The point is that we have an obligation as a university to present a spectrum of views, not just with visiting people who come and give a speech, but even on the campus with our faculty. We have the opportunity to do that. We are a special university, a special school in a very special city. It’s not an opportunity I plan to miss. The fact that I have very little personal sympathy with the policies of this administration on counterterrorism, at least some of them, doesn’t really for me determine what ought to be present or who ought to be present on the campus.

AMY GOODMAN: Dean Gallucci, we have to wrap up. We gave you the first word. We give Professor Lance the last word. 30 seconds.

MARK LANCE: I don’t oppose this primarily on ideological grounds. I mentioned the case of Madeleine Albright, who never gave up her tenured position at Georgetown, because I find her positions reprehensible. I believe she’s responsible for hundreds of thousands of innocent deaths in Iraq. But she was hired as a legitimate scholar through a legitimate process.

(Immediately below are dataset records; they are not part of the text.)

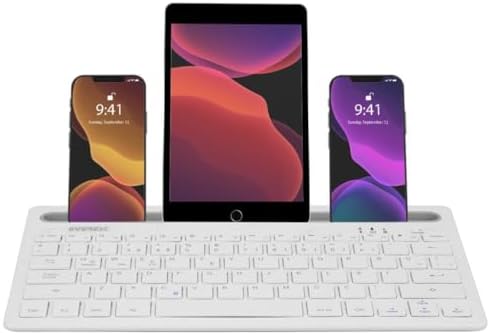 EVEREST KB-BT82 Q Kablosuz Beyaz/Gümüş Mac/Win//Ios Uyumlu Bluetooth Ultra İnce - Görsel 2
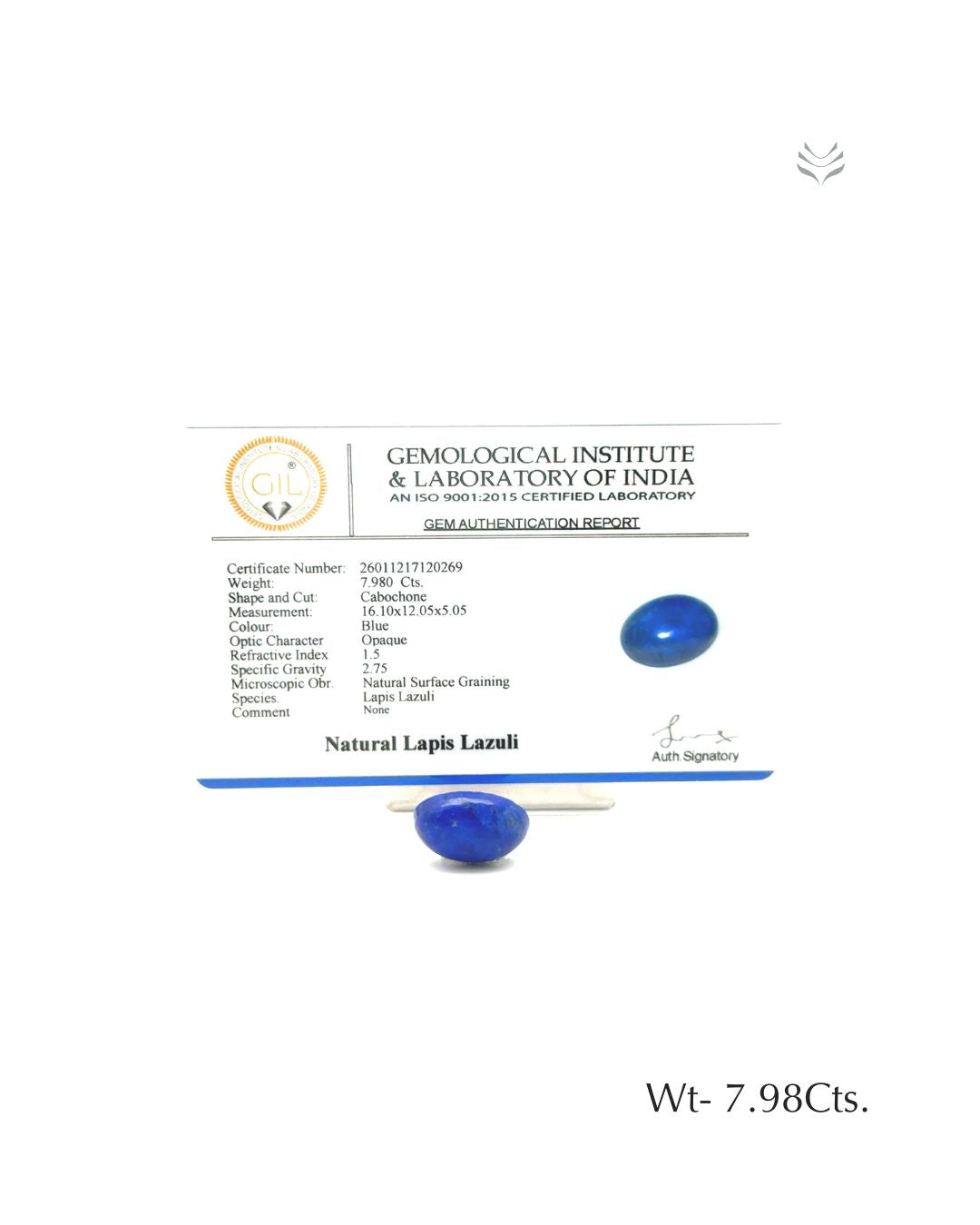 Lapis Lazuli - 7.98 Ct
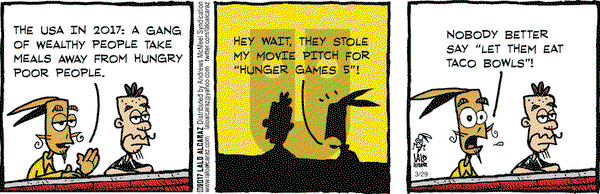 La Cucaracha on Wednesday March 29, 2017 Comic Strip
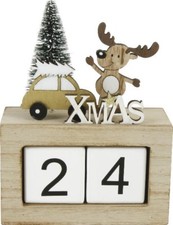 Adventskalender Rentier Elch Hirsch Würfelkalender Advent Holzadventskalender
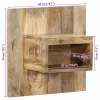 Éjjeli szekrény 50x27x50 cm tömör durva fa mangó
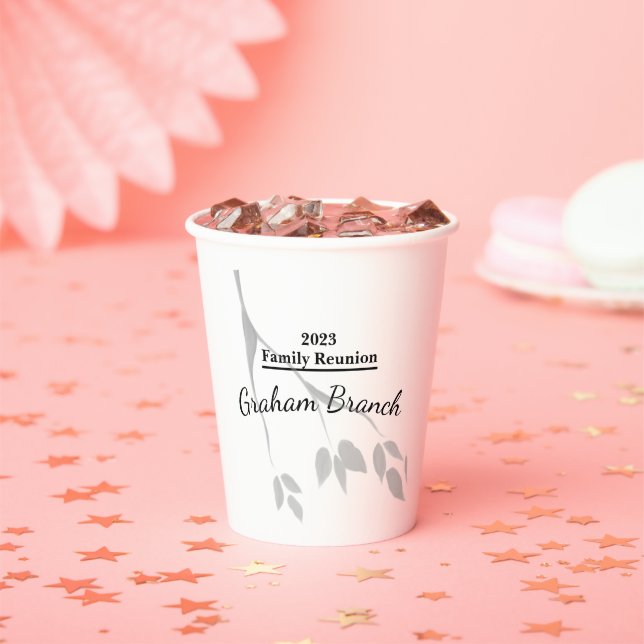 Family Reunion Personalized Paper Cups (Insitu)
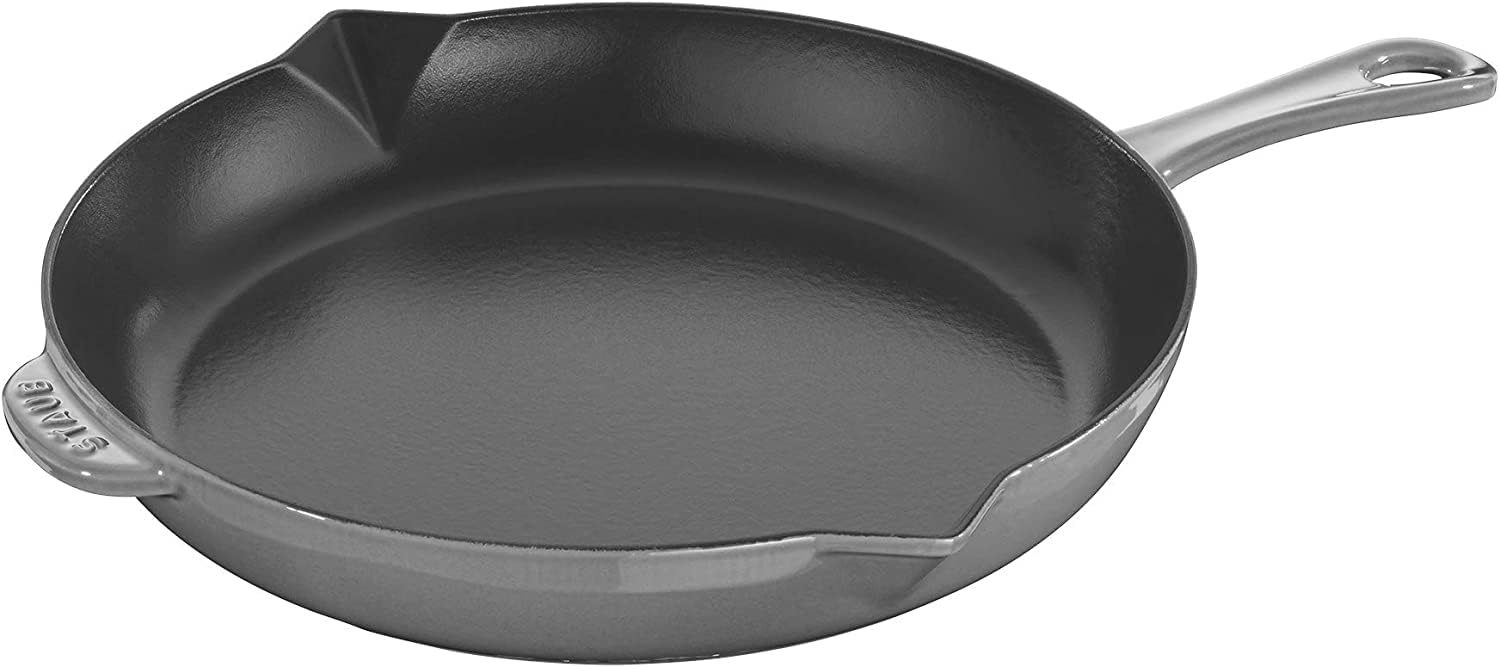 Staub Cast Iron 10-inch Fry Pan - Graphite Grey, Made in France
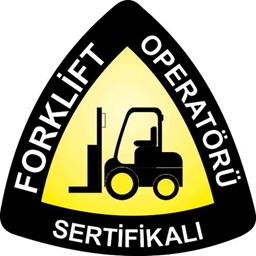 Sertifikalı Forklift Operatörü Baret Etiketi 3 Cm Çap için detaylı bilgi göster Sertifikalı Forklift Operatörü Baret Etiketi 3 Cm Çap resmi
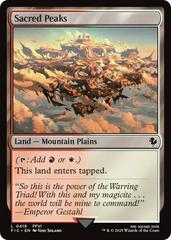 Sacred Peaks [Foil] #418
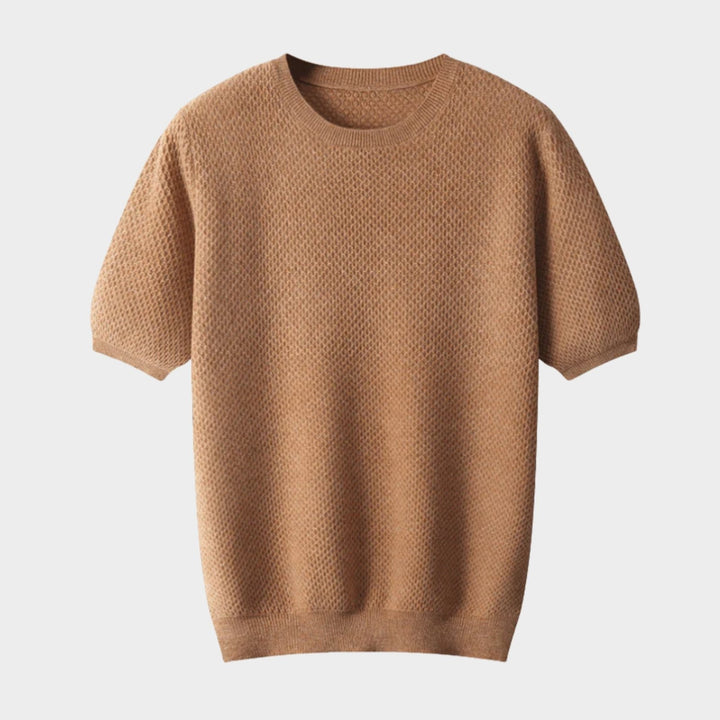 Crestwood - Wool Textured Knit Tee - Hilltop Nord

Yes, there was a process carried on. A few people with direct connections to the State Department hired someone who I do not believe would have been hired by any responsible vetting. There are many people out there who can defend the views of the Bush administration. We do not have to hire someone who’s complicit in criminal behavior and who’s considered massively incompetent by many of the colleagues he has worked with.

AMY GOODMAN: We’re going to have to leave it there. Mark Lance, professor in the Program of Justice and Peace at Georgetown University, co-editor of Peace and Change; and Robert Gallucci, Dean of the School of Foreign Service at Georgetown University, we thank you both for being with us.